Mittwoch, 26. Oktober 2011 13.00 – 19.00 Uhr In meinem Kalender speichern

Rohstoffe aus dem Andenraum für Deutschland

Wer trägt die Verantwortung für die Folgen des Bergbaus in Kolumbien und Peru?

Steigende Rohstoffpreise, die Verknappung einzelner Bodenschätze sowie die wachsende globale Nachfrage lösen große Besorgnis bei Regierungen und Unternehmen der Industrienationen aus. Weitaus weniger Aufmerksamkeit wird hingegen den Folgen des Abbaus in den Ländern im Süden geschenkt. Die Tagung widmet sich anhand der Kohle- und Kupferförderung in Kolumbien und Peru den Auswirkungen des Abbaus auf Menschenrechte, Umwelt und Entwicklung.

Im Vordergrund steht die Frage, welche Verantwortung die Abnehmer in den Industrieländern für die Konsequenzen in den rohstoffreichen Ländern des Südens tragen. Was für Mechanismen existieren zum Schutz von Menschenrechten, Umwelt und Entwicklung? Welche müssen noch eingefordert werden?

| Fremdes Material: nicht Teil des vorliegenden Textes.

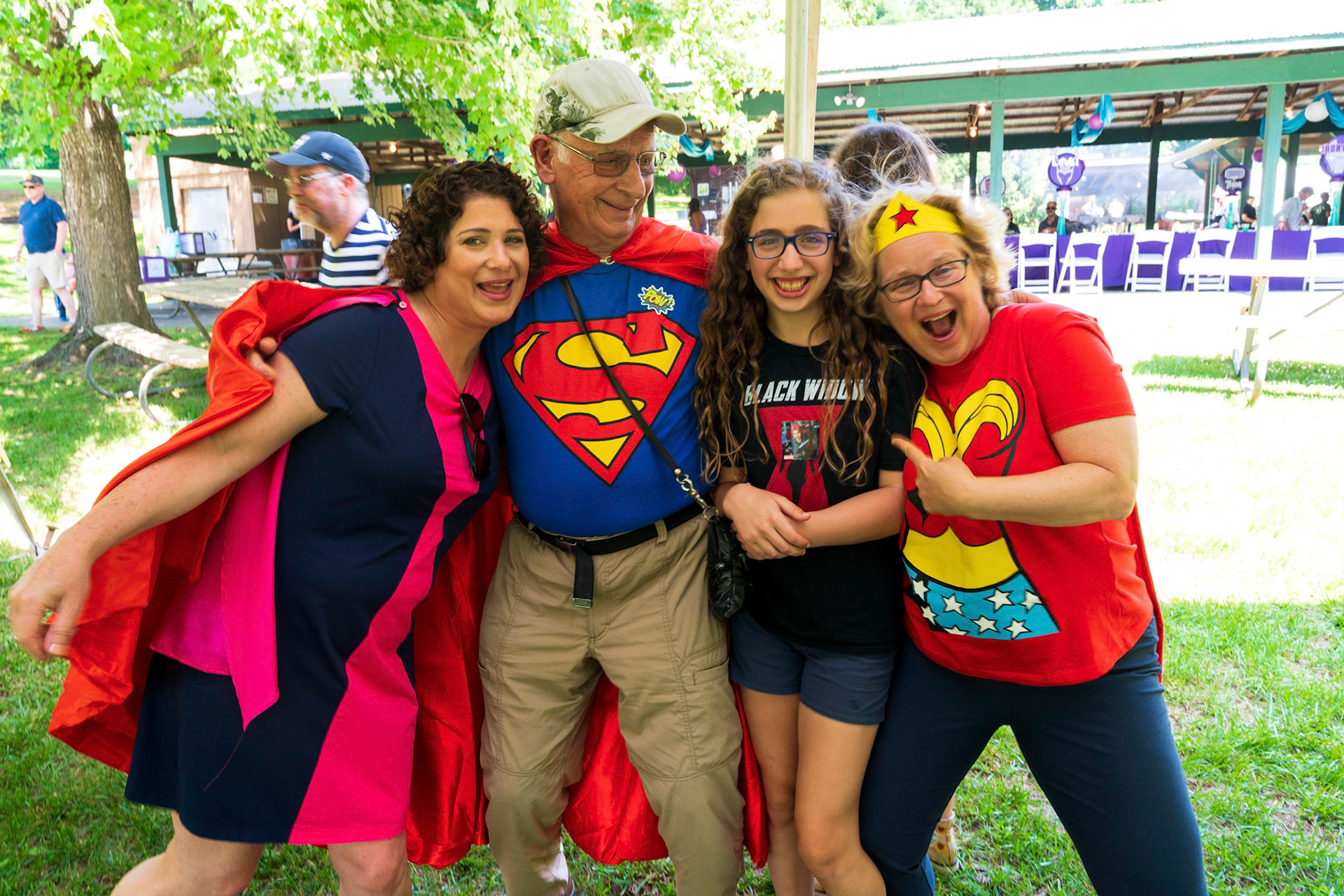Jordana’s Adas Israel Bat Mitzvah rehearsal session and party at Smokey Glen Farm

Ein Beitrag zur Einordnung des Rohstoffsektors in weltwirtschaftliche Zusammenhänge wird in die Tagung einführen. Danach schildern Gäste aus Kolumbien und Peru die Folgen des Bergbaus in ihren Ländern. Abschließend erörtern sie mit VertreterInnen von Zivilgesellschaft, Politik und Wirtschaft die Frage nach wirksamen Schutzmechanismen.

Der Schwerpunkt der Rohstoffpolitik in Deutschland und der EU liegt auf der Versorgung der einheimischen Industrie, die stark von importierten Rohstoffen ab hängt. Zur Versorgungssicherheit sollen Handelsbarrieren abgebaut werden, wie z.B. durch das Freihandelsabkommen der EU mit Peru und Kolumbien. Unsere Partnerorganisationen aus Kolumbien und Peru berichten, dass die Expansion des Bergbausektors mit massiven Konflikten mit der betroffenen Bevölkerung aufgrund der Bedrohung ihrer Lebensgrundlagen und der Umwelt einhergeht. Sie bekommen die Kehrseite des Rohstoffbedarfs in den Industrieländern zu spüren.

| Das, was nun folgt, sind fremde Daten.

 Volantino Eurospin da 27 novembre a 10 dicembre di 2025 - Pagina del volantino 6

Mechanismen, die die Wirtschaft in Deutschland und Europa darauf verpflichten dafür zu sorgen, dass keine negativen Konsequenzen in Entwicklungs- und Schwellenländer entstehen, sind dagegen schwach entwickelt. Sie basieren auf Freiwilligkeit oder sind rechtlich nicht bindend. Offensichtlich gibt es eine Kluft zwischen dem Engagement zur Rohstoffversorgung und dem Einsatz für Menschenrechte, Umwelt und Entwicklung, die es zu schließen gilt.

Steinkohle wird in Kolumbien fast ausschließlich für den Export gefördert. Seit Juni 2011 ist Kolumbien der größte Steinkohlelieferant für deutsche Kraftwerke und beliefert u.a. E.ON, RWE, EnBW und Vattenfall. Die kolumbianische Regierung setzt auf den Bergbau als Wachstumsmotor allerdings ohne die betroffene Bevölkerung angemessen zu schützen. Die Gemeinde El Hatillo im Department Cesar ist umringt von vier Kohletagebauen. Inmitten dieses Rohstoffreichtums verlieren die Menschen ihre Einnahmequellen und warten auf ihre staatlich angeordnete Umsiedlung, die zudem von den Bergbauunternehmen verzögert wird.

Peru ist nach Chile der zweitgrößte Kupferförderer weltweit und Deutschland importiert jährlich rund 300.000 Tonnen. Hier wird das Metall vor allem in der exportwichtigen Elektroindustrie genutzt. Der Bergbau steht in Peru aber auch im Zentrum sozialer Auseinandersetzungen. Die Kupfermine Tintaya in der Provinz Espinar (Region Cusco) gehört dem Schweizer Bergbauunternehmen XStrata, das sich nach Protesten uhohen Investitionen und zum Dialog mit der Zivilgesellschaft Verpflichtete. Dennoch kommt es nach wie vor zu massiven Konflikten mit der Bevölkerung.